Czech central bank to keep rates on hold this week as foreign risks grow - Reuters Poll
The central bank raised its main two-week repo rate, currently at 1.75 percent, in five steps last year before it paused tightening in December.
The market had then almost unanimously expected the bank to resume hiking this week - nine out of 11 analysts forecast a February hike in a December Reuters poll.
But weak data and the outlook abroad have gradually shifted the view.
In the new poll, 12 of 14 respondents expected rates to remain unchanged. The remaining two saw a hike by 25 basis points to the level of 2.00 percent which would match the central bank's inflation target.

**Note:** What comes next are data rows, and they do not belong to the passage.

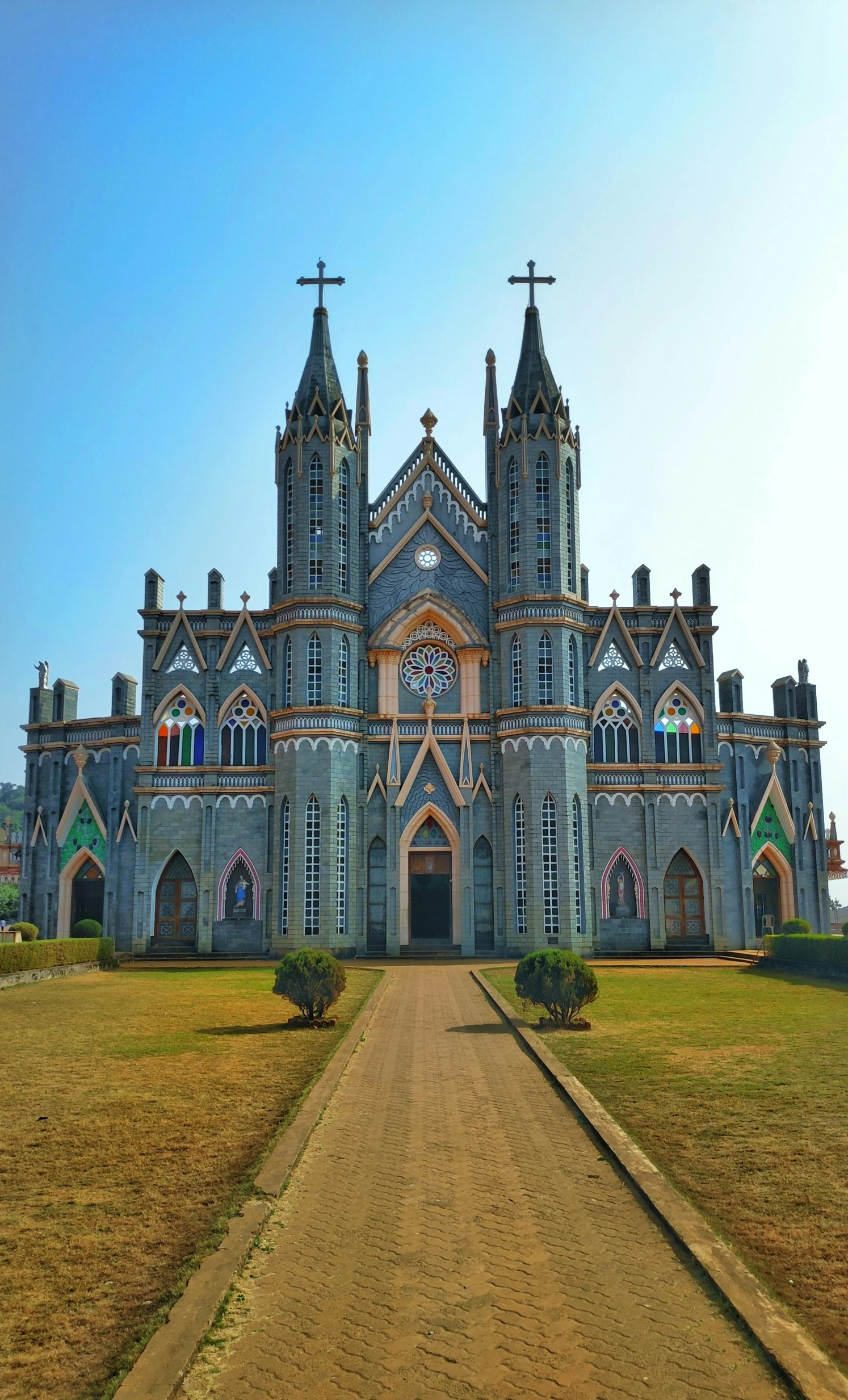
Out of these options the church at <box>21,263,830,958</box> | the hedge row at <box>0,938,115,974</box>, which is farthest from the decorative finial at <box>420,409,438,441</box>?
the hedge row at <box>0,938,115,974</box>

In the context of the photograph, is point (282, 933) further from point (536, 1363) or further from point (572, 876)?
point (536, 1363)

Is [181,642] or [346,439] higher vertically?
[346,439]

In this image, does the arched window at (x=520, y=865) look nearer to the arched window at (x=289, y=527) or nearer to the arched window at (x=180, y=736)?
the arched window at (x=289, y=527)

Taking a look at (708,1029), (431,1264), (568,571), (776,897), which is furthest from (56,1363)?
(776,897)

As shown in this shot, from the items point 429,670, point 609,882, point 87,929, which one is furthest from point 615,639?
point 87,929

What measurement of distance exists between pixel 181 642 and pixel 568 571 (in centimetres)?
1646

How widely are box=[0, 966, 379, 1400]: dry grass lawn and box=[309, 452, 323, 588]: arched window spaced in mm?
24104

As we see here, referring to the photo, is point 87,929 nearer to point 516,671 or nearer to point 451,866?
point 451,866

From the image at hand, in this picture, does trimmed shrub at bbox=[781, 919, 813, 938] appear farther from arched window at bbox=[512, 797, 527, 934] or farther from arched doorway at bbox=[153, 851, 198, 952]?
arched doorway at bbox=[153, 851, 198, 952]

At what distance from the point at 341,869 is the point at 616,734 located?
12.8 metres

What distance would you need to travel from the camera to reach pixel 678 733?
4450 centimetres

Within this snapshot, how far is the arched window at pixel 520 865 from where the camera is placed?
133 feet

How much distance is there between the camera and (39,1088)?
13.3 meters

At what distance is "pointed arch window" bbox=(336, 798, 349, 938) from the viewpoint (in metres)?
40.5
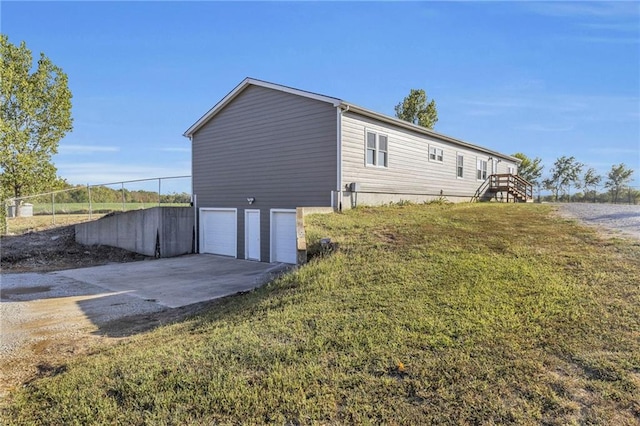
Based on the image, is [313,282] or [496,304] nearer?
[496,304]

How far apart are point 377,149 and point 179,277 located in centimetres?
788

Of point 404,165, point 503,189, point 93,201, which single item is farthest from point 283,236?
point 503,189

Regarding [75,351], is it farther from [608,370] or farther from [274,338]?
[608,370]

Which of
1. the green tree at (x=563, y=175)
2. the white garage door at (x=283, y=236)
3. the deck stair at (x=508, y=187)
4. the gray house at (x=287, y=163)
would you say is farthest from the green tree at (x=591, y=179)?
the white garage door at (x=283, y=236)

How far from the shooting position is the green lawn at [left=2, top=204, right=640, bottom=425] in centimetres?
300

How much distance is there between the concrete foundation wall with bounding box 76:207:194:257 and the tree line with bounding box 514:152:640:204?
2983 centimetres

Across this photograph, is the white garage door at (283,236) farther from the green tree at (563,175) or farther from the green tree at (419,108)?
the green tree at (563,175)

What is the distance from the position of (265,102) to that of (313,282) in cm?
941

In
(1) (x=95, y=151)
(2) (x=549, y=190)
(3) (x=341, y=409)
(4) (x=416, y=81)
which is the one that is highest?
(4) (x=416, y=81)

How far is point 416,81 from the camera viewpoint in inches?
1210

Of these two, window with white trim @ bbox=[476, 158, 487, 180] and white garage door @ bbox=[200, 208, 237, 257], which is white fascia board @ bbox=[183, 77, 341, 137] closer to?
white garage door @ bbox=[200, 208, 237, 257]

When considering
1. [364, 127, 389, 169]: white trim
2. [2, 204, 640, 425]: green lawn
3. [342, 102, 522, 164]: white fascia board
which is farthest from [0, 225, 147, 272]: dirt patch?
[2, 204, 640, 425]: green lawn

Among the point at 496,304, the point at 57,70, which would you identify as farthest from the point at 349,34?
the point at 57,70

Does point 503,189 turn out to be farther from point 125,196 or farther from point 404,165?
point 125,196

The poll also showed the pause may take longer - only three of the 12 respondents predicting no move this week saw another hike in March.
All seven board members will attend the Feb 7 meeting, where they will also debate a quarterly update to the macroeconomic forecast. The outlook is likely to show slower growth this year than the previously predicted 3.3 percent, and may also see lower inflation.
(Graphic: POLL-CZECH link:
The Czech labour market, at its tightest ever, has been pushing wages up, by 8.5 percent in nominal terms in the third quarter, boosting domestic consumption and investment.
However, the weaker European economy, U.S.-China trade wars and the risk of Britain crashing out of the European Union with no deal on their future relations are raising doubts, as expressed by vice-governor Tomas Nidetzky in a Reuters interview last week.
Since the break in raising rates in December, a newcomer to the board, Tomas Holub, said the pause might last into spring, while governor Jiri Rusnok has spoken about "zero to two hikes" this year.
"In recent statements, board members have expressed more dovish views and seem increasingly comfortable with putting further rate rises on hold for now. Combining the inflation and activity data with recent communication, we view a rate hike at the next meeting as highly unlikely," said Kevin Daly, analyst at Goldman Sachs.
The market does not have too much expectations either, as it is pricing in less than one increase of 25 basis points this year, according to the current inter-bank rate and forward contracts.